Chasing the Scream: The First and Last Days of the War on Drugs

Whether someone becomes addicted to drugs has much more to do with their childhood and their quality of life than with the drug they use or with anything in their genes. This is one of the more startling of the many revelations in the best book I’ve read so far this year: Johann Hari’s Chasing the Scream: The First and Last Days of the War on Drugs.

We’ve all been handed a myth. The myth goes like this: certain drugs are so powerful that if you use them enough they will take over and drive you to continue using them. It turns out this is mostly false. For example, of people who have tried crack in their lives, only 3 percent have used it in the past month and only 20 percent were ever addicted. U.S. hospitals prescribe extremely powerful opiates for pain every day, and often for long periods of time, without producing addiction. When Vancouver blocked all heroin from entering the city so successfully that the “heroin” being sold had zero actual heroin in it, the addicts’ behavior didn’t change. In other words, they kept using the fake drug at the same rate. Some 20 percent of U.S. soldiers in Vietnam were addicted to heroin, but when they got home 95 percent of them simply stopped using within a year. (So did the Vietnamese water buffalo population, which had started eating opium during the war.) The other 5 percent of soldiers who continued using had either been addicts before they went to war and/or shared the trait most common to all addicts (including gambling addicts): an unstable or traumatic childhood.

Most people (90 percent according to the United Nations) who use drugs never get addicted, no matter the drug, and most who do get addicted can lead normal lives when the drug is available to them. And even then it’s possible for them to gradually stop using it.

But, wait just a minute. Scientists have proven that drugs are addictive, haven’t they?

It’s certainly been shown that a rat in a cage with absolutely nothing else in its life will choose to consume huge quantities of drugs. So, if you can make your life resemble that of a caged rat, the scientists will be vindicated. But if you give a rat a natural place to live with other rats to do happy things with, experiments referred to in Chasing the Scream show the rat will ignore a tempting pile of “addictive” drugs.

And so will you. And so will most people. Or you’ll use it in moderation. Before the War on Drugs began in 1914 (a U.S. substitute for World War I?), people bought bottles of morphine syrup and wine and soft drinks laced with cocaine. Most never got addicted, and three-quarters of addicts held steady, respectable jobs.

Is there a lesson here about not trusting scientists? Should we throw out all evidence of climate chaos? Should we dump all our vaccines into Boston Harbor? Actually, no. But there is a lesson here that’s as old as history: follow the money.

Drug research is funded by a federal government that censors its own reports when they come to the same conclusions as Chasing the Scream. When it comes to drugs, the federal government only funds research that leaves its myths in place. Climate deniers and vaccine deniers should be listened to. We should always have open minds. But thus far they don’t seem to be pushing better science that can’t find funding. Rather, they’re trying to replace current beliefs with beliefs that have less basis behind them. Conversely, reforming our thinking on addiction actually requires looking at the evidence being produced by dissident scientists and reformist governments, and the evidence from these sources is pretty overwhelming.

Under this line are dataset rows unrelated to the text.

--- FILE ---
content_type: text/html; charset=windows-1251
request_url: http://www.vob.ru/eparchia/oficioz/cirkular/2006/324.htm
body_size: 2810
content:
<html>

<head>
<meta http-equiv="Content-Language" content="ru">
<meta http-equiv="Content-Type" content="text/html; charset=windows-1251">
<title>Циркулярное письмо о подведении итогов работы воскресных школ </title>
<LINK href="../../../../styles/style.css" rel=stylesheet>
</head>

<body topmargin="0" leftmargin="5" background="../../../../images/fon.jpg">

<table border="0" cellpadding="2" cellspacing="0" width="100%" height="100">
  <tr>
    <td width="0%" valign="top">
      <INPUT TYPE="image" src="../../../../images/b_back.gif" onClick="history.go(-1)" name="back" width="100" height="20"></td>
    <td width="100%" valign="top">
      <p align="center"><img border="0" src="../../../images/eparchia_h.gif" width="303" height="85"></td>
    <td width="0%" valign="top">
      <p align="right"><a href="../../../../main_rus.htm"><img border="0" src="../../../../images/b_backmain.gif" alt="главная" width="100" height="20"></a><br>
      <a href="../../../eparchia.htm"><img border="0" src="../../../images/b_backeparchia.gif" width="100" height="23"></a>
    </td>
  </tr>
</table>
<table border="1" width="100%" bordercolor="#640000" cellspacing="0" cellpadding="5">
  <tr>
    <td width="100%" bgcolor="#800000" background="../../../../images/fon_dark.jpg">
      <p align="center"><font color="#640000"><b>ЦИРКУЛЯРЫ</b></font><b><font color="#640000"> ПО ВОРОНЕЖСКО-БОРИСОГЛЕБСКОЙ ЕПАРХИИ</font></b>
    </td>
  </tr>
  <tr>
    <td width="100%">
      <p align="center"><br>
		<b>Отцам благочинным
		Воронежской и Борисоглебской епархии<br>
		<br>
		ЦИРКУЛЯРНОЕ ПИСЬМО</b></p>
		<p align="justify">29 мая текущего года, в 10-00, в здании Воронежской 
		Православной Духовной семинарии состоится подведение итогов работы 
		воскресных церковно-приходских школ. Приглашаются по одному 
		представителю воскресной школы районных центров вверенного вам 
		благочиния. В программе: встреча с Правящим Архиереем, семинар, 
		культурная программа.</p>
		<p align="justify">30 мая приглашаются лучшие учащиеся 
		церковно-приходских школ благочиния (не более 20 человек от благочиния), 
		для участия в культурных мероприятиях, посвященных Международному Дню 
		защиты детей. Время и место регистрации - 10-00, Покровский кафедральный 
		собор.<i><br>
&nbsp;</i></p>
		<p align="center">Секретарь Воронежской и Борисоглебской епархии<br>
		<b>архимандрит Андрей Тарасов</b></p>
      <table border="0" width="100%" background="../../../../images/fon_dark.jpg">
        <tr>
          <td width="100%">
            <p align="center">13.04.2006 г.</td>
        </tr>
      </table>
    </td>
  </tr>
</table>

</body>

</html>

So where does this leave our attitudes toward addicts? First we were supposed to condemn them. Then we were supposed to excuse them for having a bad gene. Now we’re supposed to feel sorry for them because they carry horrors within them that they cannot face, and in most cases they’ve carried them since childhood? There’s a tendency to view the “gene” explanation as the more believable excuse. If 100 people drink alcohol and one of them has a gene that makes him unable to ever stop, it’s hard to blame him for that. How could he have known?

But what about this situation: Of 100 people, one of them has been suffering in agony for years, in part as a result of never having experienced love as a baby. That one person later becomes addicted to a drug, but that addiction is only a symptom of the real problem. Now, of course, it is utterly perverse to be inquiring into someone’s brain chemistry or background before we determine whether or not to show them compassion. But I have a bit of compassion even for people who cannot resist acting in such a nonsensical manner, and so I appeal to them now: Shouldn’t we be kind to people who suffer from childhood trauma? Especially when prison makes their problem worse?

But what if we were to carry this beyond addiction to other undesirable behaviors? There are other books presenting strong cases that violence, including sexual violence and suicide, have in very large part similar origins to those Hari finds for addiction. Of course violence must be prevented, not indulged. But the best way to reduce violence is to improve people’s lives—to improve not only the current lives of addicts but also the lives of young people at risk. Bit by bit, as we have stopped labeling people of various races, ethnicities, gender identifications, sexual orientations, and disabilities as worthless, and as we begin to accept that addiction is a temporary and non-threatening behavior rather than the permanent state of a lesser creature known as “the addict,” we may move on to discarding other theories of permanence and genetic determination, including those related to violent criminals. Someday we may even outgrow the idea that war or greed or the automobile is the inevitable outcome of our genes.

Sadly, blaming everything on drugs, just like taking drugs, seems much easier.